- Transfer Value Analysis Service shows cash equivalent value from DB schemes on the up
- Customers re-visit transfer value reports carried out earlier this year
- Transfers to retirement platform already exceed 2015 total
A number of customers that requested transfer value analysis (TVAS) reports earlier in the year are revisiting that assessment and requesting a second cash equivalent transfer value (CETV) from their employer-backed scheme.
Where clients submitted a CETV to the Old Mutual Wealth TVAS desk earlier this year and are now revisiting that analysis, the updated CETVs available from their current DB scheme are on average around 10-20% higher, although this varies from one scheme to another.
The Old Mutual Wealth platform has received more transfers-in from final salary schemes in the year-to-date than in the entire of 2015.
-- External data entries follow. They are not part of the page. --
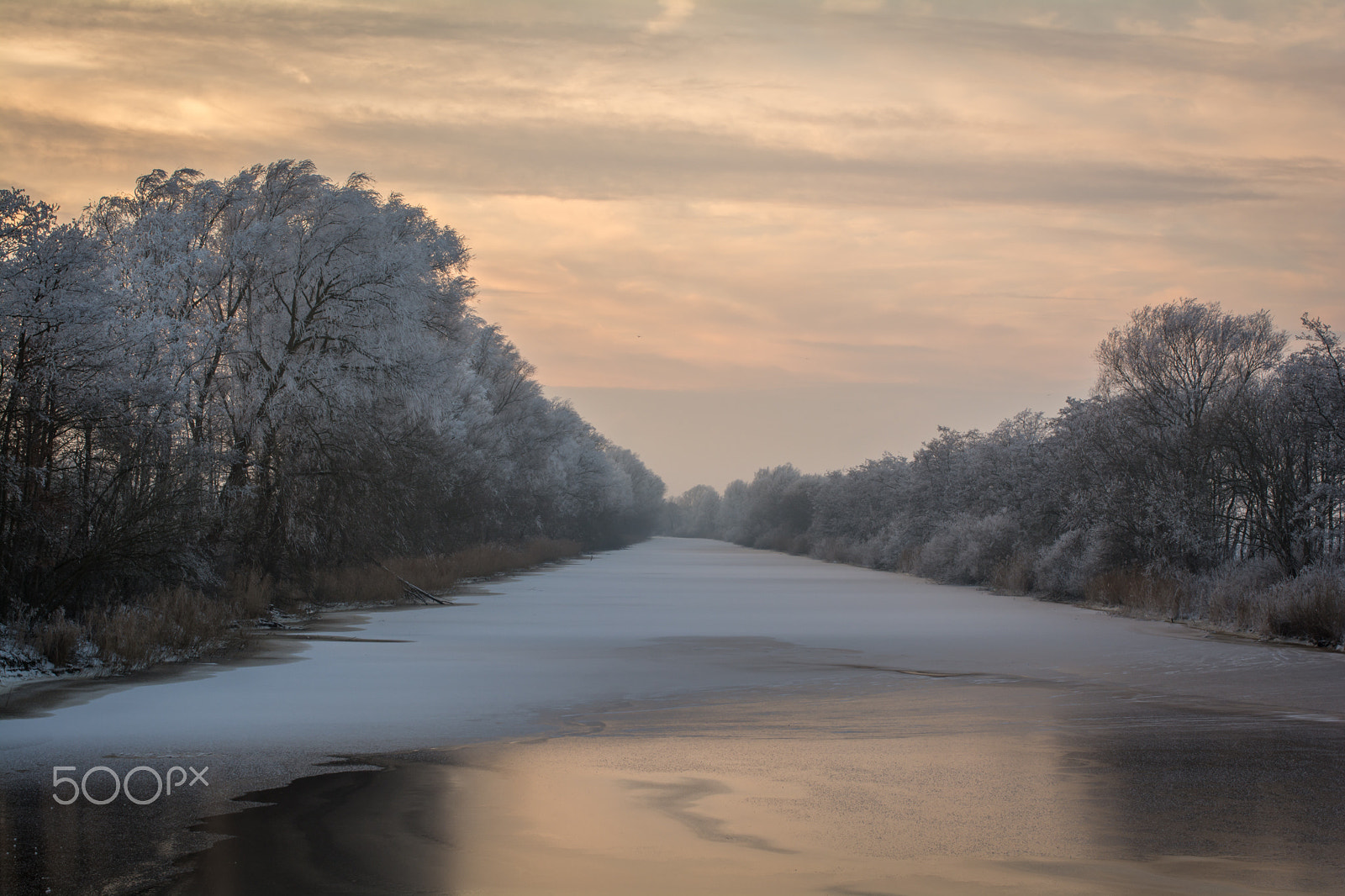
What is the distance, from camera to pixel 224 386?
2794 cm

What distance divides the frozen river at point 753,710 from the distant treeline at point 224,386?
10.3ft

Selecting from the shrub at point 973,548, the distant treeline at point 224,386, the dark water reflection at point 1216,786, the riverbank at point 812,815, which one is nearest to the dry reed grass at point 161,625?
the distant treeline at point 224,386

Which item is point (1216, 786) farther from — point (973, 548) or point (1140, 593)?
point (973, 548)

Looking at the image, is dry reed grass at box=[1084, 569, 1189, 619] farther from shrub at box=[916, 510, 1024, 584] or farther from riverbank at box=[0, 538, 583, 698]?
riverbank at box=[0, 538, 583, 698]

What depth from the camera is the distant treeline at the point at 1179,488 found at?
2577 centimetres

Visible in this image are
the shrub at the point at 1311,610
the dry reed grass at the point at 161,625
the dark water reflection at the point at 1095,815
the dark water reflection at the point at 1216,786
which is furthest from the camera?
the shrub at the point at 1311,610

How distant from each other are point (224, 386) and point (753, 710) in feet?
66.0

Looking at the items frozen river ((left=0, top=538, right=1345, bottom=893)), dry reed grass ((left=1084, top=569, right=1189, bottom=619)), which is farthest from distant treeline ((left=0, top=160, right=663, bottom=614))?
dry reed grass ((left=1084, top=569, right=1189, bottom=619))

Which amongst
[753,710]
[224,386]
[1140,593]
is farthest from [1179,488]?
[224,386]

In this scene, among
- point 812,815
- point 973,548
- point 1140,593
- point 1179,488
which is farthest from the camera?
point 973,548

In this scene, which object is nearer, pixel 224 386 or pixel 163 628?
pixel 163 628

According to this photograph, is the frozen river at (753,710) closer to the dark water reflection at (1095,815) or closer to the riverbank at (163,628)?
the dark water reflection at (1095,815)

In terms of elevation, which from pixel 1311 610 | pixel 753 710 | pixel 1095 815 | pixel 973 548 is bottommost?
pixel 753 710

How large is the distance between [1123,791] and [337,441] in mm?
22651
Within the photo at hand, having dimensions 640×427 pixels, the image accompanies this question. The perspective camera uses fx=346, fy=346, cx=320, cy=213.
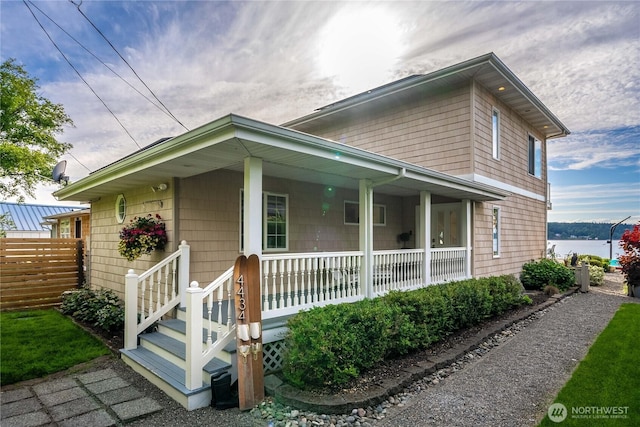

Although the CETV is not the only factor to consider when deliberating over a pension transfer, it illustrates why some consumers may be more inclined to look at the possibility of transferring out of their DB scheme.
Individuals considering a final-salary transfer should exercise caution since it involves giving-up secure income from their employer-funded scheme in exchange for a defined contribution pension pot. Although this can give them increased flexibility, it also involves a number of risks.
Anyone considering it must take advice from a qualified professional financial planner (if the value is £30,000 or more) and should take the time to consider all their options carefully, ensuring they build a sustainable retirement income strategy tailored to meet their individual needs.
Old Mutual Wealth pension expert Jon Greer says:
“A combination of factors are contributing to a rise in the popularity of DB transfers.
“Pension reforms introduced last year mean individuals can now take pension income from a defined contribution (DC) scheme as they wish, and the money can be passed on to their family in a tax-efficient manner when they die. It means that many people with a DB pension are considering whether DC gives them more flexibility.
“Equally, low gilt yields have contributed to a general increase in the transfer values available. With rates at record lows, many people view this as the optimal time to cash-out of their DB scheme.
“Uncertainty is also contributing to the trend, with some people also questioning the security of their DB pension rights following some high profile cases that have come under the media spotlight.
“However, nobody should enter into a DB transfer without being fully aware of the risks. It is vital to make a rounded assessment of the pros and cons in the context of your overall financial circumstances. A DB transfer can be the right thing for some, but it can be a disastrous choice if you sacrifice secure-income and leave yourself at risk in later-life. Get proper financial advice from a qualified professional and take your time to make an informed decision.”